▶ **GIVEN ENTRIES**:
[Begin]
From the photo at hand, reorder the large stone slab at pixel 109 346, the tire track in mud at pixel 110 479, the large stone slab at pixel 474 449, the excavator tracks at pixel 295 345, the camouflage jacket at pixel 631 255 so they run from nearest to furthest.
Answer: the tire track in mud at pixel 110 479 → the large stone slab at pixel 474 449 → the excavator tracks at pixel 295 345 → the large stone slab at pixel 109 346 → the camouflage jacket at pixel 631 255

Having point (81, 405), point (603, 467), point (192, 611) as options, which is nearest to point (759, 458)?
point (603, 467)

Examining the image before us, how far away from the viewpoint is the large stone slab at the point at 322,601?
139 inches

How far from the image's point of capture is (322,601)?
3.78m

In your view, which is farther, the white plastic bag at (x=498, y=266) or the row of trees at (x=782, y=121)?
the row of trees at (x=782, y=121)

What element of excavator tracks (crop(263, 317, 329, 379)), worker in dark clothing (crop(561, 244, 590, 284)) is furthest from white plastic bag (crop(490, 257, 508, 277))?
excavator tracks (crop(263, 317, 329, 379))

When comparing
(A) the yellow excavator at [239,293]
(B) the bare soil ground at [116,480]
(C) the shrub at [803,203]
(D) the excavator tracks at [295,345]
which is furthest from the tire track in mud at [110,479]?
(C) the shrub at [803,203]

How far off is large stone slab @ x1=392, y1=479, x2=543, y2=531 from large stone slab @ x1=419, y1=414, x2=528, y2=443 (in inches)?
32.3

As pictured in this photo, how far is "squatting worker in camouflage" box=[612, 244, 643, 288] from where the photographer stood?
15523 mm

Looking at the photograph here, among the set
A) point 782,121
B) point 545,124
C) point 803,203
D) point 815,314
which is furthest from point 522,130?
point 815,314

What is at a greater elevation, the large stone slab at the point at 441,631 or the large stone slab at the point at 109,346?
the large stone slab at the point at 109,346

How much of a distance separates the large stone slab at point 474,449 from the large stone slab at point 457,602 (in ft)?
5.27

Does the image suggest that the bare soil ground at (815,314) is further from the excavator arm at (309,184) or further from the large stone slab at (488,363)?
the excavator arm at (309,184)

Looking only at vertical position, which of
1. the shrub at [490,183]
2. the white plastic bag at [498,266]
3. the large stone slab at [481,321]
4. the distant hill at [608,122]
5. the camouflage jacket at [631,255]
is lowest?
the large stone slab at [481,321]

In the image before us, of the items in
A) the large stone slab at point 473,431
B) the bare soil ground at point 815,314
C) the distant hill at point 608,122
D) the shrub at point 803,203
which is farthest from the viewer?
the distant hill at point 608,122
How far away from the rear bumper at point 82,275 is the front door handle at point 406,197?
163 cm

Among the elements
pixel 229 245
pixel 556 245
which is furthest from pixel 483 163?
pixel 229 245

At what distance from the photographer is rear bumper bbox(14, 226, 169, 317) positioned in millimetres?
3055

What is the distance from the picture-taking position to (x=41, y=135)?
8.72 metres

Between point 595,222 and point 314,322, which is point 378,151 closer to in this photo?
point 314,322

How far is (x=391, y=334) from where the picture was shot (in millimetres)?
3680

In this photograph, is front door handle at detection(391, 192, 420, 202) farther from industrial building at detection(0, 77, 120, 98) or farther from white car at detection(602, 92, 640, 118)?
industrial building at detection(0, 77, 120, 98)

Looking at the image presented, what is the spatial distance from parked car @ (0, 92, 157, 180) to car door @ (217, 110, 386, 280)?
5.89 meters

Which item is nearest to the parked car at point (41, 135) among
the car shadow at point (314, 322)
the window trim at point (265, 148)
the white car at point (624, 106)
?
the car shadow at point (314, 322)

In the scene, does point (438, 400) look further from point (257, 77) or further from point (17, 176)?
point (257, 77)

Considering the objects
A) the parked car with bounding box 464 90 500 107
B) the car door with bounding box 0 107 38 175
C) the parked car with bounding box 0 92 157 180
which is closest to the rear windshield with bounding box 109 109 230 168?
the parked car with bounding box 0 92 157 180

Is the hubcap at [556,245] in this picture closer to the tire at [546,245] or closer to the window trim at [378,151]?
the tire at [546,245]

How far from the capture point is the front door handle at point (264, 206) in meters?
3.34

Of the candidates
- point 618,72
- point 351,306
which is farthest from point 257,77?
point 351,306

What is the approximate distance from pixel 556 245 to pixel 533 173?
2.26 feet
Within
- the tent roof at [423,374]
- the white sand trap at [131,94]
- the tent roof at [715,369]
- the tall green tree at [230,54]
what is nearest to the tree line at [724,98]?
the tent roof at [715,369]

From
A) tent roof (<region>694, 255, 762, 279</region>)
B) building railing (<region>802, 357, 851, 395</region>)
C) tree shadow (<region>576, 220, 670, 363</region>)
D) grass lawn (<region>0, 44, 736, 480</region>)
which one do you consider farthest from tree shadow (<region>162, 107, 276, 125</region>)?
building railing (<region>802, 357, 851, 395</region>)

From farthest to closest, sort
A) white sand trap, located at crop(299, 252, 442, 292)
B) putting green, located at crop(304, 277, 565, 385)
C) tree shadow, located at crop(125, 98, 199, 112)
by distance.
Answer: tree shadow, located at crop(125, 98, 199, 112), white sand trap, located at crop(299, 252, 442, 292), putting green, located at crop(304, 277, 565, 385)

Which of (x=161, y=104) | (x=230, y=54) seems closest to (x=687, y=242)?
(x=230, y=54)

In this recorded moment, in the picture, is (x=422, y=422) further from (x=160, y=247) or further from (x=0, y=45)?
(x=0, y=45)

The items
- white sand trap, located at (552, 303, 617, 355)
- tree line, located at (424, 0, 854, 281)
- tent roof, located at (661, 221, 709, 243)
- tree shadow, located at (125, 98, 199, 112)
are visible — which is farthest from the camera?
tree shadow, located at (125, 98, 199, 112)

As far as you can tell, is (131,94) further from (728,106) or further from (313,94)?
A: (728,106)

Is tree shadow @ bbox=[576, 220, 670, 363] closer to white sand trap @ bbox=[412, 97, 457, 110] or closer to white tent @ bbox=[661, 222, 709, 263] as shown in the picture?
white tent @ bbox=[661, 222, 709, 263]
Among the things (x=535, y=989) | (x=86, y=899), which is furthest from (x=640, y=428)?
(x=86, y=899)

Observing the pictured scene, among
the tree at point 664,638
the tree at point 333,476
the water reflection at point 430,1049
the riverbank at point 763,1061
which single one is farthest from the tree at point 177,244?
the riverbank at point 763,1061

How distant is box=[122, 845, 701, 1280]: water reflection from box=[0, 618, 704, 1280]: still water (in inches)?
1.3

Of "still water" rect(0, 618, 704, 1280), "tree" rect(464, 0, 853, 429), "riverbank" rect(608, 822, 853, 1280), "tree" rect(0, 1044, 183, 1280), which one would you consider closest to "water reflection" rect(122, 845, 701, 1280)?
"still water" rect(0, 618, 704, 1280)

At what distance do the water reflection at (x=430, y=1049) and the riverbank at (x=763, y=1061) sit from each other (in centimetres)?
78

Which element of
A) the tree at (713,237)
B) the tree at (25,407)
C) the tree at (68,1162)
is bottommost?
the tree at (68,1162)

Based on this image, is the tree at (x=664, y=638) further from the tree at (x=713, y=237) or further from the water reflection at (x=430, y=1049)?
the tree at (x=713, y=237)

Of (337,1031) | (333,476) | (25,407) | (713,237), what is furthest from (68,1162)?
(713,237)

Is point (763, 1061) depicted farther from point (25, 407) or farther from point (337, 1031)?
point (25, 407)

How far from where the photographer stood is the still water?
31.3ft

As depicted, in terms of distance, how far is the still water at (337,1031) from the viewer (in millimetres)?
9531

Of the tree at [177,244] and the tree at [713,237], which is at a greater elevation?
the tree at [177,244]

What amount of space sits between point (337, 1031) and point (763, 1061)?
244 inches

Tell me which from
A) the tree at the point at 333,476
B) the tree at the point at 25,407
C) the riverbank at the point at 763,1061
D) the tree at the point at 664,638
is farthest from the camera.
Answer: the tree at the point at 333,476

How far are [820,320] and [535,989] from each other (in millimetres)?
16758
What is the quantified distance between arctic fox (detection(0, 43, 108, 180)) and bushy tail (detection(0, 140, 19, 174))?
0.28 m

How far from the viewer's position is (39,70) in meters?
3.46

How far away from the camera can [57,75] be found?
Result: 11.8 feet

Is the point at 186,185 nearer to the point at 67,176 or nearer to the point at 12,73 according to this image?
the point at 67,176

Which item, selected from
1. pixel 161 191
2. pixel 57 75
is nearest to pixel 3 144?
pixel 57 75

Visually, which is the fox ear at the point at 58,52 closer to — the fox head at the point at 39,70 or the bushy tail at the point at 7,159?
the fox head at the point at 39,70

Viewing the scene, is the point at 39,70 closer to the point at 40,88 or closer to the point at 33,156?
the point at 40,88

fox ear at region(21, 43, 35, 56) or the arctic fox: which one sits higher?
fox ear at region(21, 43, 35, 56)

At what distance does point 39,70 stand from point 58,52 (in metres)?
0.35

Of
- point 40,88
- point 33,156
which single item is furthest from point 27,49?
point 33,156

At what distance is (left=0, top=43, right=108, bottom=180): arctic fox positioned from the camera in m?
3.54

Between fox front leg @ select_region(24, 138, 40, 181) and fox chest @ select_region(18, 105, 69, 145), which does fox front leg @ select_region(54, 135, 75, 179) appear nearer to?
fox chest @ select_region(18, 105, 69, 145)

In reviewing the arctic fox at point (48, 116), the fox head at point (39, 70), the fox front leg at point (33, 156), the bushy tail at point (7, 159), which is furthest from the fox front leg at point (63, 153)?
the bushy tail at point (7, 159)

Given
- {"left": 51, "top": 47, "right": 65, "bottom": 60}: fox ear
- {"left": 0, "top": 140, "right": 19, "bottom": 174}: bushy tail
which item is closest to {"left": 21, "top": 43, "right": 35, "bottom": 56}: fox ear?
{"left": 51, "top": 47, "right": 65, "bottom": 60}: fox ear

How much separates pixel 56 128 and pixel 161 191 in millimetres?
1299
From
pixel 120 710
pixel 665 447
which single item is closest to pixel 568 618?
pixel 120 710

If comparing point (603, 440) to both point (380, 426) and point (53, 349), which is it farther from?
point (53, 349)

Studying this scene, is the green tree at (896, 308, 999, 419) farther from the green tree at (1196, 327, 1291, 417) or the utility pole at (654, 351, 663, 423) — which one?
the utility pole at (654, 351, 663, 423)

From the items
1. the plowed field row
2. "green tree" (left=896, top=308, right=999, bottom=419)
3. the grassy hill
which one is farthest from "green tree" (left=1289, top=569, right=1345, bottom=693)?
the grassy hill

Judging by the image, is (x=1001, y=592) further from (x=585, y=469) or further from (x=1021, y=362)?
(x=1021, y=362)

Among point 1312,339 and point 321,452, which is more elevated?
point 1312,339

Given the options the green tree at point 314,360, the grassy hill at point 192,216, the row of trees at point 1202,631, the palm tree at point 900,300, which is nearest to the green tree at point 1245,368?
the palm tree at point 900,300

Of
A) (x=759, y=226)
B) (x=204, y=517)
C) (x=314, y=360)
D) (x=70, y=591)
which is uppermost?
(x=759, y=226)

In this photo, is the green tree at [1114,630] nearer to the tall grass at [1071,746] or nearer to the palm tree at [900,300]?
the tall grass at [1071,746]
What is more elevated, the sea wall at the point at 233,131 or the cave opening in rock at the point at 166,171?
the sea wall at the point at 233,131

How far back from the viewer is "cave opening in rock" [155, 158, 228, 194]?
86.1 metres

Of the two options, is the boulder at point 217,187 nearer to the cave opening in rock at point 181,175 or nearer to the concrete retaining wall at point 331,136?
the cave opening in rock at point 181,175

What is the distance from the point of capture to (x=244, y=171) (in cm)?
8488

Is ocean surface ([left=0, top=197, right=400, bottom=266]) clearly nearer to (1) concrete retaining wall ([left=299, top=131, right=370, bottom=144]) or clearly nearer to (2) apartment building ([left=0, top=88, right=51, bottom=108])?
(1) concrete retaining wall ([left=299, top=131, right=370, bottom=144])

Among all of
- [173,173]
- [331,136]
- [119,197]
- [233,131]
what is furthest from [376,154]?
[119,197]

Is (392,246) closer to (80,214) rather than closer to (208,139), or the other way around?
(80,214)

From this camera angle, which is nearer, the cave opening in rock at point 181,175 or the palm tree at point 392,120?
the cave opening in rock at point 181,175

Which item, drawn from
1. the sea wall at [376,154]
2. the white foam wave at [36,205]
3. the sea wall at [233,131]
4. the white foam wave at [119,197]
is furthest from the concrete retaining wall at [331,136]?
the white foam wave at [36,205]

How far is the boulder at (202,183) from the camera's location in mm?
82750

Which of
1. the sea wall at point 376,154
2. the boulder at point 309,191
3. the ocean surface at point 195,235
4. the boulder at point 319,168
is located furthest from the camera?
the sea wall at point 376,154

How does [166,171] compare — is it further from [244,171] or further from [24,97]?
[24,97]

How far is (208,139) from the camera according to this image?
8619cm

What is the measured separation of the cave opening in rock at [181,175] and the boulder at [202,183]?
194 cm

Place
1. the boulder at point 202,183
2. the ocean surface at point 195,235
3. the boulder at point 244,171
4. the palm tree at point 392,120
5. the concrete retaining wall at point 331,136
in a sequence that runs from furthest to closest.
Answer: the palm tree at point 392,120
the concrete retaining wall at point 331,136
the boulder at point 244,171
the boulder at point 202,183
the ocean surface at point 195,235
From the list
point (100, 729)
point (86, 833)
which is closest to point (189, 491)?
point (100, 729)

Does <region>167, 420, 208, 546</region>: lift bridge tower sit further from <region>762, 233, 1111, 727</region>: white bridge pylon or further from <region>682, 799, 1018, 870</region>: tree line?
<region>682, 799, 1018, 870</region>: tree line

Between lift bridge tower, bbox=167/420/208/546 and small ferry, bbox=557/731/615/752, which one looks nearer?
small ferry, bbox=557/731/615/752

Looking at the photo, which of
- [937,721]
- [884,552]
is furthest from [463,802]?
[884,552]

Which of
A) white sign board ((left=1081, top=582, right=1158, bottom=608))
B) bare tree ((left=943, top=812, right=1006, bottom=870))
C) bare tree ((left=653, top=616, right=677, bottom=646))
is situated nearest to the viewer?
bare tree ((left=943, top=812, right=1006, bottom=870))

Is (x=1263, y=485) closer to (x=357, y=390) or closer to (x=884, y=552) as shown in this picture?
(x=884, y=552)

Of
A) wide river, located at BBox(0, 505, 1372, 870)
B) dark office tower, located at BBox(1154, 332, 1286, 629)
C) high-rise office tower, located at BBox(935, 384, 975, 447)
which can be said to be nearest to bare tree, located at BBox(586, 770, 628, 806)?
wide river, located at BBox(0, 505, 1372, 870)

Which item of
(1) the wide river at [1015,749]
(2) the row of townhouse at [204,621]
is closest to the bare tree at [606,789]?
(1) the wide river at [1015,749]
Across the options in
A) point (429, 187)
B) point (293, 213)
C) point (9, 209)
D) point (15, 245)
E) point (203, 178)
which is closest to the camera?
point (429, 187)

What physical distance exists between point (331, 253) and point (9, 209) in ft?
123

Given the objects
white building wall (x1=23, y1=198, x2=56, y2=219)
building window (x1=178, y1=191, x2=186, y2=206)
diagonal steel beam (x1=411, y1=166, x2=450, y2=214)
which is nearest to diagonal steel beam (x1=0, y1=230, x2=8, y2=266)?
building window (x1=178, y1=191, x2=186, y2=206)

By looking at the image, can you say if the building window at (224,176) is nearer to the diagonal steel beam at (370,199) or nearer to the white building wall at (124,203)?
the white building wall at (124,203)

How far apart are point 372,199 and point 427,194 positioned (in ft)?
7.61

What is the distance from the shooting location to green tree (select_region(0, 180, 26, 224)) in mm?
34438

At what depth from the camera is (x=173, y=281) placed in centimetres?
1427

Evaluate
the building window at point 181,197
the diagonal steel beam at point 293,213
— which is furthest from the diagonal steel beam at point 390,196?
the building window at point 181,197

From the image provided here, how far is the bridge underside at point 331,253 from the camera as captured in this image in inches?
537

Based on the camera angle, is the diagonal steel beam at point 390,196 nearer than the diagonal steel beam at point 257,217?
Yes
[End]
▶ **SHORT PROBLEM**: Reproduce verbatim the stretch of rows above, from the line containing "Does the image" through the line containing "5.89 meters", including both of those lines.

▶ **RESULT**:
Does the image suggest that the bare soil ground at (815,314) is further from the excavator arm at (309,184) or further from the large stone slab at (488,363)?
the excavator arm at (309,184)

Looking only at vertical position, which of
1. the shrub at [490,183]
2. the white plastic bag at [498,266]
3. the large stone slab at [481,321]
4. the distant hill at [608,122]
5. the camouflage jacket at [631,255]
is lowest?
the large stone slab at [481,321]

In the image before us, of the items in
A) the large stone slab at point 473,431
B) the bare soil ground at point 815,314
C) the distant hill at point 608,122
D) the shrub at point 803,203
which is farthest from the viewer?
the distant hill at point 608,122
How far away from the rear bumper at point 82,275 is the front door handle at point 406,197?
163 cm

Among the elements
pixel 229 245
pixel 556 245
which is furthest from pixel 483 163?
pixel 229 245

At what distance from the photographer is rear bumper bbox(14, 226, 169, 317) positioned in millimetres?
3055

What is the distance from the picture-taking position to (x=41, y=135)?
8.72 metres

Between point 595,222 and point 314,322, which is point 378,151 closer to in this photo?
point 314,322

How far is (x=391, y=334) from where the picture was shot (in millimetres)?
3680

In this photograph, is front door handle at detection(391, 192, 420, 202) farther from industrial building at detection(0, 77, 120, 98) or farther from white car at detection(602, 92, 640, 118)?
industrial building at detection(0, 77, 120, 98)

Looking at the image presented, what is the spatial distance from parked car @ (0, 92, 157, 180) to car door @ (217, 110, 386, 280)?
5.89 meters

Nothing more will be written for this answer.